1

I have a file formatted:

BEGIN
   xxx
END;
BEGIN
   xxx
EXCEPTION
   xxx
END;
BEGIN
   xxx
EXCEPTION
   xxx
END;

What i need is only the data between only BEGIN and EXCEPTION block and ignore the BEGIN-END and EXCEPTION-END block. I have created a regex but its not giving me the desired output:

body=re.findall(r'BEGIN.*^[^BEGIN].*EXCEPTION', data, re.MULTILINE|re.DOTALL)

Also I want to remove the BEGIN and EXCEPTION from the output, can I do it through regex. Alternatively I can use replace function too. Pls help.

Sarthak
  • 1,076
  • 1
  • 12
  • 20
  • 1
    Something like [`(?m)^BEGIN(?:\n(?!BEGIN$).*)*\nEXCEPTION$`](https://regex101.com/r/RWtnBz/4)?
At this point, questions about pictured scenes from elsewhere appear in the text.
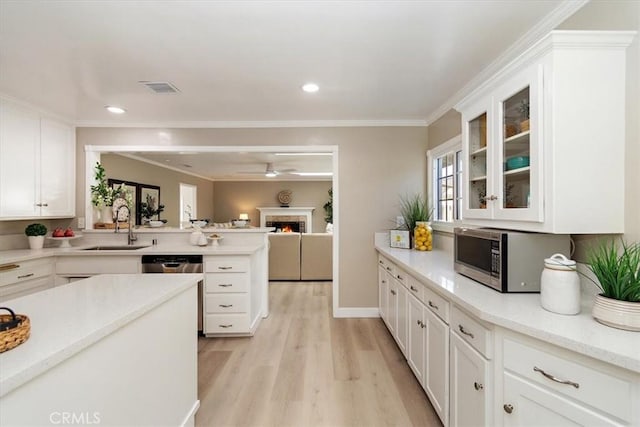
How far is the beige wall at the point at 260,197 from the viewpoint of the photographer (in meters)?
9.79

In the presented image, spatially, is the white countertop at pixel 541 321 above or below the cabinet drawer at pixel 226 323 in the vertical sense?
above

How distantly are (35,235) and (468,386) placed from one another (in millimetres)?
4260

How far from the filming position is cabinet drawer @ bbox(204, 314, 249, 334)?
312 cm

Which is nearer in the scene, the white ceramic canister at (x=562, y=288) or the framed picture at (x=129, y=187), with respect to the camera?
the white ceramic canister at (x=562, y=288)

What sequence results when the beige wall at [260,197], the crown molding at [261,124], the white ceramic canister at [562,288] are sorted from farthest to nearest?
the beige wall at [260,197] < the crown molding at [261,124] < the white ceramic canister at [562,288]

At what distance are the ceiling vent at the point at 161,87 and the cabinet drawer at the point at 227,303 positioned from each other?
2.04 m

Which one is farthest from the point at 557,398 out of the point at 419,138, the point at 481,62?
the point at 419,138

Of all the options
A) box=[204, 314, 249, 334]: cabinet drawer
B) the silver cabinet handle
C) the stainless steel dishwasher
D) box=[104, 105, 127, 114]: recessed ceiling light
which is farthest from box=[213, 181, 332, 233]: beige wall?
the silver cabinet handle

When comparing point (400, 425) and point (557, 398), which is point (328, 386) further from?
point (557, 398)

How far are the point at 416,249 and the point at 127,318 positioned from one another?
2.77 meters

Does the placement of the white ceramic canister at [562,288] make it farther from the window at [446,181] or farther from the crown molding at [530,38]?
the window at [446,181]

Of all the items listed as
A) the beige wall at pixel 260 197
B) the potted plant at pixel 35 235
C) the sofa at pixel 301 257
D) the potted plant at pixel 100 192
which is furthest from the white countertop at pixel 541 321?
the beige wall at pixel 260 197

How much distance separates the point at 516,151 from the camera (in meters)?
1.56

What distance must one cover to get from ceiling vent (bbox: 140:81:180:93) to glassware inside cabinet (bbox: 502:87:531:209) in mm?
2598
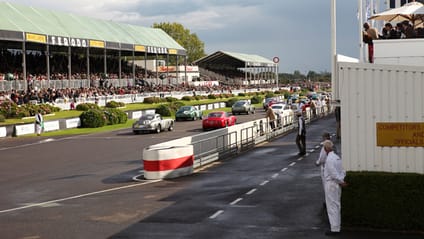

You cannot use `re.DOTALL` with this "unrolled" expression. – Wiktor Stribiżew Jan 30 '18 at 13:37

1 Answers1

3

Try this Regex:

BEGIN(?:(?!END)[\s\S])*EXCEPTION

Click for Demo

OR

(?<=BEGIN)(?:(?!END)[\s\S])*(?=EXCEPTION)

Click for Demo

Explanation(1st Regex):

  • BEGIN - matches BEGIN
  • (?:(?!END)[\s\S])* - tempered greedy token to match 0+ occurrences of any character that does not start with END
  • EXCEPTION - matches EXCEPTION
Gurmanjot Singh
  • 10,224
  • 2
  • 19
  • 43